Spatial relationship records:
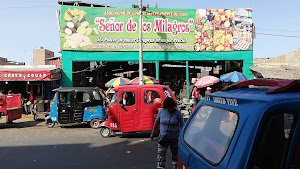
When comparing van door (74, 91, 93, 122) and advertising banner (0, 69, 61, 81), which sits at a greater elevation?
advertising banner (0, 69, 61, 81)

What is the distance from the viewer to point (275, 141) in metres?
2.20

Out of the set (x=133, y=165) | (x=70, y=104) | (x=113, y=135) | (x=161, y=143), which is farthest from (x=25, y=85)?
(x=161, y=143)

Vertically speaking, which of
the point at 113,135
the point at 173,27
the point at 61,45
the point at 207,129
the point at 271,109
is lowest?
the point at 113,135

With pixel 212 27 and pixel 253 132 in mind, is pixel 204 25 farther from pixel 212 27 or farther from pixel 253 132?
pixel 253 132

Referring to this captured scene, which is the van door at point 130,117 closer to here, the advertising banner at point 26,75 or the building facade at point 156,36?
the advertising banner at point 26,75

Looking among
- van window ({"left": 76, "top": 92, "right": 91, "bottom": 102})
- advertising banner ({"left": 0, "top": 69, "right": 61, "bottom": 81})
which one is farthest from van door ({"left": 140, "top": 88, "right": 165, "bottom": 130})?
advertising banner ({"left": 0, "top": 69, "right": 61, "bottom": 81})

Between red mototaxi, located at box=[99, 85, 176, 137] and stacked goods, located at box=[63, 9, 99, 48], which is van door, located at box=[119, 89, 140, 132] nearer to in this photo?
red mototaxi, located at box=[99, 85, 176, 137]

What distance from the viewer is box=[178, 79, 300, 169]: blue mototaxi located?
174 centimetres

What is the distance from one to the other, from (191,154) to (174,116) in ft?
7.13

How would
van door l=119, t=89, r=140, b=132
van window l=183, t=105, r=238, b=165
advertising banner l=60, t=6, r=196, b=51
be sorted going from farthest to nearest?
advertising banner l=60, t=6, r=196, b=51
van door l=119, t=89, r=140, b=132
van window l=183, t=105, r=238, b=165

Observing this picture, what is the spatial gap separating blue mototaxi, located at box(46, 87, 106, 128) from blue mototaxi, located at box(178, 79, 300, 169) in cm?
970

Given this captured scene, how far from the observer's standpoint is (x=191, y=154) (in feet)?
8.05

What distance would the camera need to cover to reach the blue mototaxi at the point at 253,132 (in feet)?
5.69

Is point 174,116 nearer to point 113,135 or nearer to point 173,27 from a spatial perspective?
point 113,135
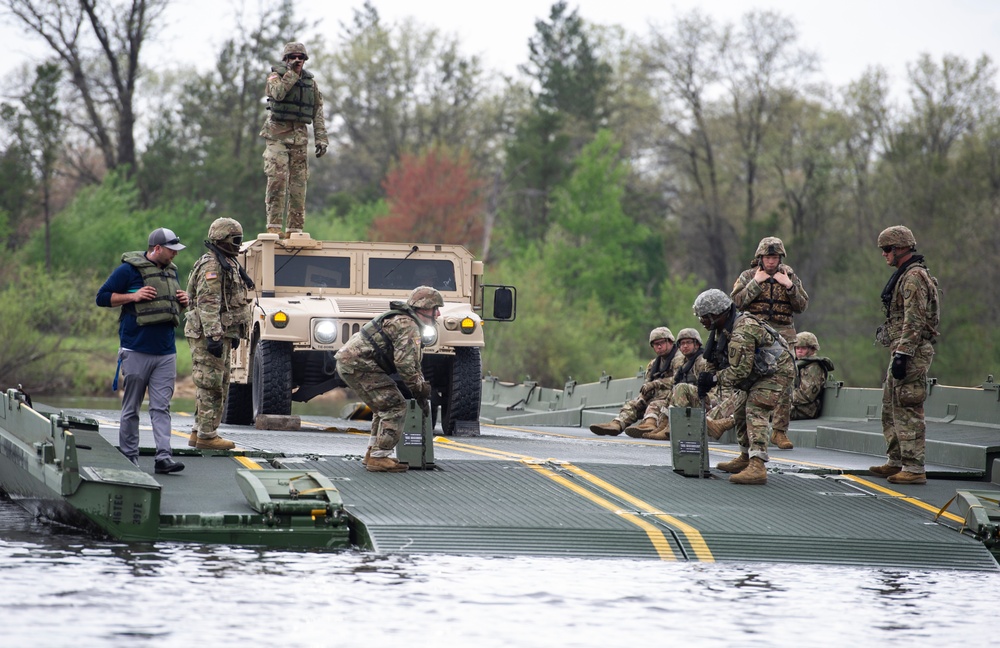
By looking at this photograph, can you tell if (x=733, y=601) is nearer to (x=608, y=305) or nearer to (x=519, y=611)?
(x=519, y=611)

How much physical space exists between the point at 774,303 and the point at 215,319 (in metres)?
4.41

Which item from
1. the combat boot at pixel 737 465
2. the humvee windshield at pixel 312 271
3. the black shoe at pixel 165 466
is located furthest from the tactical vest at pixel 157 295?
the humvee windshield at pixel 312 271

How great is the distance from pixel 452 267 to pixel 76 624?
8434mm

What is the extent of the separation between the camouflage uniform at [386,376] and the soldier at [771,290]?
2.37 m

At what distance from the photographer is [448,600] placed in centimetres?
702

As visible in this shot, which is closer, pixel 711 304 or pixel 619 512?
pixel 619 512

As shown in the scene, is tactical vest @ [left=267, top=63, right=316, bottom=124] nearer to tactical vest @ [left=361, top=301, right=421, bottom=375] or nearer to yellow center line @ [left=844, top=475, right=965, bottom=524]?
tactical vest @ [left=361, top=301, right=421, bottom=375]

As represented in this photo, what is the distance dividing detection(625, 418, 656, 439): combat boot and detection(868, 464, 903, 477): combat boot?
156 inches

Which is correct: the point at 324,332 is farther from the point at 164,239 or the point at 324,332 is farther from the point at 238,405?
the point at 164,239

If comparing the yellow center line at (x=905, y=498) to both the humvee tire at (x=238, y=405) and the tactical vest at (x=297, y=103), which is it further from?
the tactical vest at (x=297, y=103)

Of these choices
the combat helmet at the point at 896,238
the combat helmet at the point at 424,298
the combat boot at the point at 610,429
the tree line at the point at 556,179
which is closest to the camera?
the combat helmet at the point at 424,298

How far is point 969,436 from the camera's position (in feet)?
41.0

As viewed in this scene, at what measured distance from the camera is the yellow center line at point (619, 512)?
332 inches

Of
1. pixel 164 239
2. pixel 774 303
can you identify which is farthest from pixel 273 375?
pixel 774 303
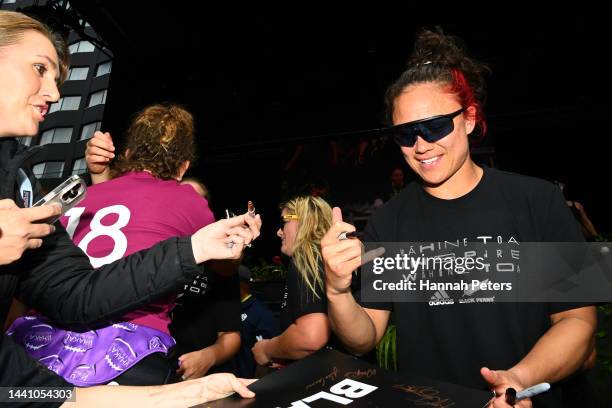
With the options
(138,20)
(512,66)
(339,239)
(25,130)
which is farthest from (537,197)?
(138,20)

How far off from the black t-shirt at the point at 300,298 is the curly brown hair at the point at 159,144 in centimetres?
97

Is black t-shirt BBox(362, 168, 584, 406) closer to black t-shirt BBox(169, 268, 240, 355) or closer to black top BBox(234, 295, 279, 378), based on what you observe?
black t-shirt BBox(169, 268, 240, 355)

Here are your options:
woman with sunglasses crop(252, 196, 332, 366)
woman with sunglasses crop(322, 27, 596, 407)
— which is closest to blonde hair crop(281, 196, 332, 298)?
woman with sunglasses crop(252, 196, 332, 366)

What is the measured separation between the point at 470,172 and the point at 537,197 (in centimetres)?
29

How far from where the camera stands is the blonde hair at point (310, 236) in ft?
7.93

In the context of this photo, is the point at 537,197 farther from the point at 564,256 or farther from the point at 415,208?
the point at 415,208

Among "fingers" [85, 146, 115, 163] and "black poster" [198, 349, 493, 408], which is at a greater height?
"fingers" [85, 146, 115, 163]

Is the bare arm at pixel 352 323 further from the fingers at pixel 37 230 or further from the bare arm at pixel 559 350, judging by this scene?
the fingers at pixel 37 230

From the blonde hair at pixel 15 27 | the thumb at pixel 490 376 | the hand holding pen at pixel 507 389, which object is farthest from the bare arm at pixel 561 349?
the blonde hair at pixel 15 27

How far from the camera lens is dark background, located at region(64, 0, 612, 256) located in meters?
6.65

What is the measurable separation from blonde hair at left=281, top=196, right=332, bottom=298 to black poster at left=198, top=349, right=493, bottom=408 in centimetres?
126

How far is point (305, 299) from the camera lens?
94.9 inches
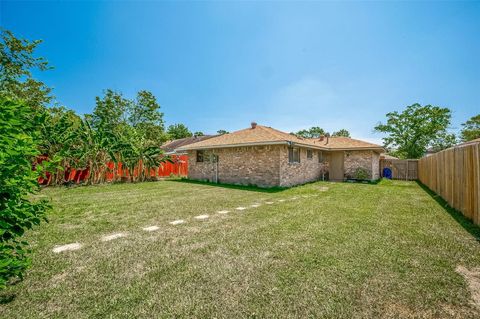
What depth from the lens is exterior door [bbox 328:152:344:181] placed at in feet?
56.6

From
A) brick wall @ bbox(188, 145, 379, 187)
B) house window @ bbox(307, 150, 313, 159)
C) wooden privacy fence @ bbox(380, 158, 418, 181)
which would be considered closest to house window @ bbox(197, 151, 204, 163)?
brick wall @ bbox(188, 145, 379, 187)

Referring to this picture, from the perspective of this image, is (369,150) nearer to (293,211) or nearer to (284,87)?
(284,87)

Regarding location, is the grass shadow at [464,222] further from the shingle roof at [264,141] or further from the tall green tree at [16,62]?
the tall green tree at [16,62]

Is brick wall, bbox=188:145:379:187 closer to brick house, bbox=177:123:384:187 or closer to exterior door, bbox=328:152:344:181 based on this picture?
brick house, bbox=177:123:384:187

What to work on:
Format the part of the records that opens with the line containing "What depth from" and closes with the final line of the records as a Markdown table with the columns "No." and "Text", one numbered row per line, and leave out blank lines.

Full output:
| No. | Text |
|---|---|
| 1 | What depth from the lens is exterior door [bbox 328:152:344:181] placed at in feet? |
| 2 | 56.6 |
| 3 | From |
| 4 | A) brick wall @ bbox(188, 145, 379, 187) |
| 5 | B) house window @ bbox(307, 150, 313, 159) |
| 6 | C) wooden privacy fence @ bbox(380, 158, 418, 181) |
| 7 | which would be considered closest to house window @ bbox(197, 151, 204, 163)? |
| 8 | brick wall @ bbox(188, 145, 379, 187) |
| 9 | Referring to this picture, from the perspective of this image, is (369,150) nearer to (293,211) or nearer to (284,87)? |
| 10 | (284,87) |
| 11 | Regarding location, is the grass shadow at [464,222] further from the shingle roof at [264,141] or further from the tall green tree at [16,62]? |
| 12 | the tall green tree at [16,62] |
| 13 | Is brick wall, bbox=188:145:379:187 closer to brick house, bbox=177:123:384:187 or closer to exterior door, bbox=328:152:344:181 based on this picture? |
| 14 | brick house, bbox=177:123:384:187 |